Royal Wives of the God

 Bronze door hinge bearing the names of the Gods Wives of Amun Amenirdis I and Shepenwepet II, Photo: British Museum

Bronze door hinge bearing the names of the Gods Wives of Amun Amenirdis I and Shepenwepet II, Photo: British Museum

Also during the 1916-17 season, the Peabody-Emerson’s partner the American millionaire Cyrus Vandergelt (a conscientious excavator perhaps created as a light side counterpart to Theodore Davis) discovers on the hillside above Deir el-Medina a Cache of the Royal Wives of Amun. During the Third Intermediate Period, when the land was often divided between north and south, these usually royal women were the ostensible rulers at Thebes. Sadly no such cache has ever been found, but there have been interesting tombs found above Deir el-Medina, such as that of the architect Kha.

The Royal Wives were certainly real, and finds attributed to them have been found in other places, such as this door hinge in bronze, bearing the names of the Gods Wives of Amun Amenirdis I and Shepenwepet II.

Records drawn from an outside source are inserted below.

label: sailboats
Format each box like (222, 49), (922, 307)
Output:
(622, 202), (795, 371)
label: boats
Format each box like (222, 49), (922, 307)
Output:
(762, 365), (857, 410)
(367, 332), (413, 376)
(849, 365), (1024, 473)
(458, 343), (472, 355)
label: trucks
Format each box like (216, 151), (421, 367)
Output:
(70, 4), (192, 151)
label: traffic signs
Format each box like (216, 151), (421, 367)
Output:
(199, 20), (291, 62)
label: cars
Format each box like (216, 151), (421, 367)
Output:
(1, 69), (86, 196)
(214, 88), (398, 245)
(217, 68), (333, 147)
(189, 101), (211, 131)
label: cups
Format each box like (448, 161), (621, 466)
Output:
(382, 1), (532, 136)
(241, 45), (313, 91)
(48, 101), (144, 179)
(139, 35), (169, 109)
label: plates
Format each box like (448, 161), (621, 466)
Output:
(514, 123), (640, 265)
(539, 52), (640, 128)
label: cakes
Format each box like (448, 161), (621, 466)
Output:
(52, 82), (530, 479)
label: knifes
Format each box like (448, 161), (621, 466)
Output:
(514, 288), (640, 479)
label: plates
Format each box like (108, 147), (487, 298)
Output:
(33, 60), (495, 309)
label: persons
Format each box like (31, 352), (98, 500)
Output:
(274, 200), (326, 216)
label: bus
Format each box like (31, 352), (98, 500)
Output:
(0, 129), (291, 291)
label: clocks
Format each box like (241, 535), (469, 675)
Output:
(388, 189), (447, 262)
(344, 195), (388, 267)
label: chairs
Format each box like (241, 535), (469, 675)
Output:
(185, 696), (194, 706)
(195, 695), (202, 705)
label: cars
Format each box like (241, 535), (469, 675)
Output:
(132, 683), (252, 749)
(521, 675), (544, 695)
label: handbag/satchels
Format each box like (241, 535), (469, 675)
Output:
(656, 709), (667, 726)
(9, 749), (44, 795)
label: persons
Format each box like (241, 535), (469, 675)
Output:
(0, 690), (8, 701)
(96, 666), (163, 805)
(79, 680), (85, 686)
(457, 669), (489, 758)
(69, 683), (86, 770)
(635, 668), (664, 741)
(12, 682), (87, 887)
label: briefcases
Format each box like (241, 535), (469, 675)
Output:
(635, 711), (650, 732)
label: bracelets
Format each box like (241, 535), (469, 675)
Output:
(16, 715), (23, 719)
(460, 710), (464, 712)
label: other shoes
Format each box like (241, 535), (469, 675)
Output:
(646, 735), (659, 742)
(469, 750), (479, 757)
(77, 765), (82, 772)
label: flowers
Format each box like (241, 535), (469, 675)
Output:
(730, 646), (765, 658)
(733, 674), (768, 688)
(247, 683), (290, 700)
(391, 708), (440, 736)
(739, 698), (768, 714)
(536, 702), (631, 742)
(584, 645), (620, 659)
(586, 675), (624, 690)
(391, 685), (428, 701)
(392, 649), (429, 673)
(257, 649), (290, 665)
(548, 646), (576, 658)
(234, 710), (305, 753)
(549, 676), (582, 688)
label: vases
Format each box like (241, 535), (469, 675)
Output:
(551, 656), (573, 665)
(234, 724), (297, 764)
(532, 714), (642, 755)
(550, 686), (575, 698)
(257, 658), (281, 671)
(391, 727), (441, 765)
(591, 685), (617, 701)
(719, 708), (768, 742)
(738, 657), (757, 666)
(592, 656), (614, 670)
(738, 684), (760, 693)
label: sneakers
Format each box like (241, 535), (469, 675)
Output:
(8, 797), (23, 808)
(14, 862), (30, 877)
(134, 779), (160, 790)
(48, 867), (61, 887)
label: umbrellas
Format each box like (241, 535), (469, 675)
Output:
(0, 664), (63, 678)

The object at the British Museum website

Object name: Bronze door hinge bearing the names of the Gods Wives of Amun Amenirdis I and Shepenwepet II

Material: Bronze

Measurements: 38 cm long, 24.4 cm high

Provenance: From John Taylor of the British Museum: Purchased from the antiquities dealer Mohammed Mohassib. No provenance is given, and the hinge was among 215 miscellaneous antiquities of all periods, evidently bought as a group. 1902 is the date at which the acquisition was registered, but sometimes these registrations took place many months after the actual acquisition, so it is possible that Murch actually bought the objects in 1901.

Date: 1901 or 1902

Additional description:

Current location with inventory numbers: British Museum Room 65, EA 36301

Acquisition history:

From John Taylor: The acquisitions register in our departmental archives records that EA 36301 was purchased in 1902 from Mohammed Mohassib via Chauncey Murch (who regularly acted as Budge’s intermediary in these transactions).

Bibliography:

Pope, Jeremy W., “The Double Kingdom Under Taharqo: Studies in the History of Kush and Egypt”, p 230.